Another legend or tale says that Peg dwelt by the well, perhaps as a kind of sprite, but that she caused a local Puritan preacher to fall into the River Ribble.  As a punishment for this dastardly trick the head of the statue was chopped off.  Folklore says that a water spirit or “sprite” lived in the well which was connected underground to the nearby River Ribble.

But the truth about this seems to be that the headless statue is that of St Margaret of Antioch who was beheaded for her faith in the early centuries of Roman rule. St Margaret’s feast day was on 20th July. Apparently, her statue was brought to Waddow Hall from either Sawley Abbey or Whalley Abbey where it had stood in its own niche, or possibly it came from a local Catholic church. The headless statue appears to be holding a bible in one hand; so it was probably placed at the side of the well in order to make the well holy and sacred to pilgrims who used to visit the site for healing purposes on the saint’s day. The head of the statue used to reside in an upstairs room at the hall, but it was lost for a time, only to be re-discovered and embedded into a wall at Brungerley farm not far from the bridge.

But we may never know what really did happen here because legend and folklore have become mixed in with other tales that may, or may not, be true. The holy well stands in a meadow in the hall grounds and is a square-shaped hollow in the ground where water still flows, possibly fed by the river close by. The statue still stands at the side; and fencing now surrounds this sacred site. The hall and grounds are still said to be haunted by a ghost, but whether it is Peg’s ghost we do not know, because this particular ghost is said to be hooded ? The curse itself used to claim a victim once every seven years; the screaming spirit of Peg would rise up from the murky waters of the river on stormy nights – an animal could apparently suffice as a victim, rather than a human.   This story was almost certainly made-up probably to frighten the Starkie family who it was originally aimed at.

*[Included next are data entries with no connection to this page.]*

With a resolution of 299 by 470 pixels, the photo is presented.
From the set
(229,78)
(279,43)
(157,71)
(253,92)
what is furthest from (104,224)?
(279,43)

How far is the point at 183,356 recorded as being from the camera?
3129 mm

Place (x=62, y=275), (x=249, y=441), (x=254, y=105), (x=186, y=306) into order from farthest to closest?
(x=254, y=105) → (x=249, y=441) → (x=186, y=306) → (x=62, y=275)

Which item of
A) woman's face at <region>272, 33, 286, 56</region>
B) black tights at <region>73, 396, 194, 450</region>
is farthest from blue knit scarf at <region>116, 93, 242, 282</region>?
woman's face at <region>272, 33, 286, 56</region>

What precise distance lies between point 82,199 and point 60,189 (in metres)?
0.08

Waddow Hall is now a Training and Activity Centre, but it used to be a Centre for girl guides and during the second world war it was an isolation hospital.

References:

  1. Bord, Janet & Colin, Sacred Waters, Paladin Books 1986.
  2. Hilton, J.A., “Return to Peggy’s Spout”, in NEM 70, 1997.
  3. Nelson, Carole, “Peg o’ Nell’s Well, Clitheroe, Lancashire,” in Source No.6, Summer 1998.
  4. Harte, J., “Death by Water – Rivers and Sacrifice,” in White Dragon 1998.
  5. Taylor, Henry, The Ancient Crosses and Holy Wells of Lancashire, Sherratt & Hughes: Manchester 1906.
  6. Whitaker, Terence W., Lancashire’s Ghosts and Legends, Robert Hale: London, 1980.